The Most Dangerous Stock Market Ever? Either Way, Have A Plan

 | Mar 01, 2018 12:32AM ET

Today’s stock market may not be as dangerous as 2000’s dot-com euphoria or 2008’s asset balloon. Why not? Global central banks are likely to act quicker and with far more “shock-n-awe” to minimize bearish price depreciation than they did in the previous sell-offs.

Some argue that policy efforts would fail to reinvigorate yet another wealth effect because central banks are out of ammunition. I disagree. Indeed, I expect that monetary gamesmanship in the near future will result in an average 30-year fixed rate mortgage of 2% for the 2020s. Similarly, stocks will benefit immensely from borrowing cost manipulation.

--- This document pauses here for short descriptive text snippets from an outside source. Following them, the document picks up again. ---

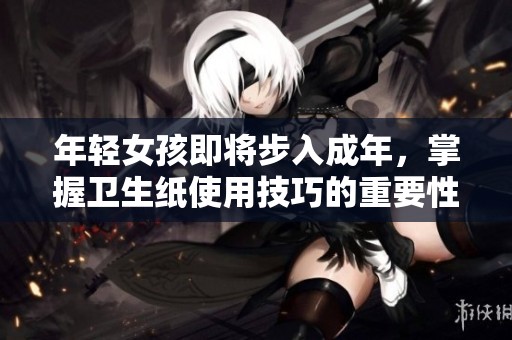 年輕女孩即將步入成年，掌握衛(wèi)生紙使用技巧的重要性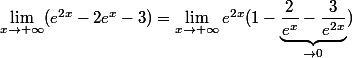 \lim_{x\to+\infty}(e^{2x}-2e^x-3)=\lim_{x\to+\infty}e^{2x}(1-\underbrace{\dfrac{2}{e^x}-\dfrac{3}{e^{2x}}}_{\to 0})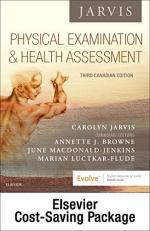 Physical Examination and Health Assessment + Health Assessment Online for Physical Examination and Health Assessment Canadian Edition Package 3rd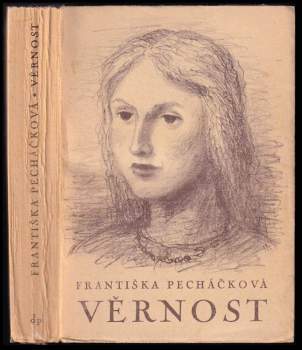 Františka Pecháčková: Věrnost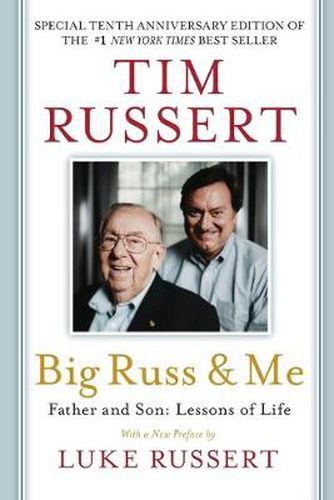 Cover image for Big Russ & Me, 10th anniversary edition: Father & Son: Lessons of Life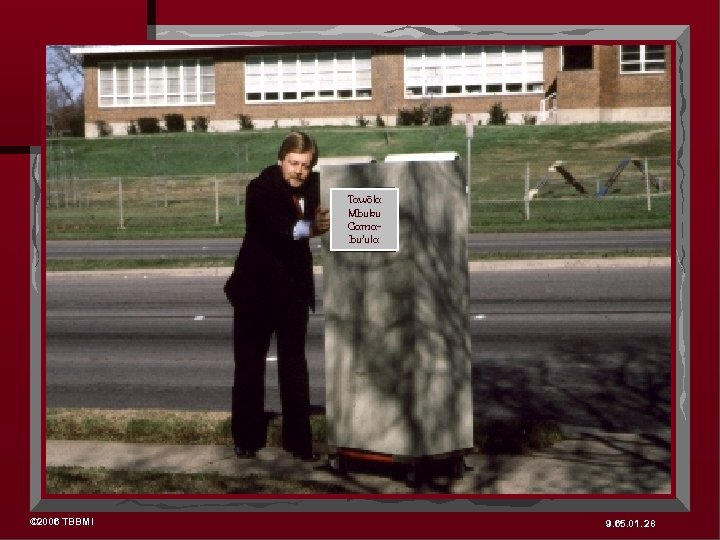 Tawõla Mbuku Gamabu’ula © 2006 TBBMI 9. 65. 01. 28 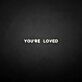You're loved LED Neon Sign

Of course, nobody knows how the current bull-bear cycle will play itself out. Might the next stock bear destroy more portfolio wealth than the previous two did? If so, commentators will likely point a collective finger at extreme leverage, colossal overvaluation and multilayered computerization.

Consider the excessive leverage being employed to own equities in 2018. For one thing, margin debt is greater than at any previous moment in history. More importantly, even when accounting for inflation and subsequently comparing margin debt to the economy itself, leveraged speculation has surged to never-before-seen heights.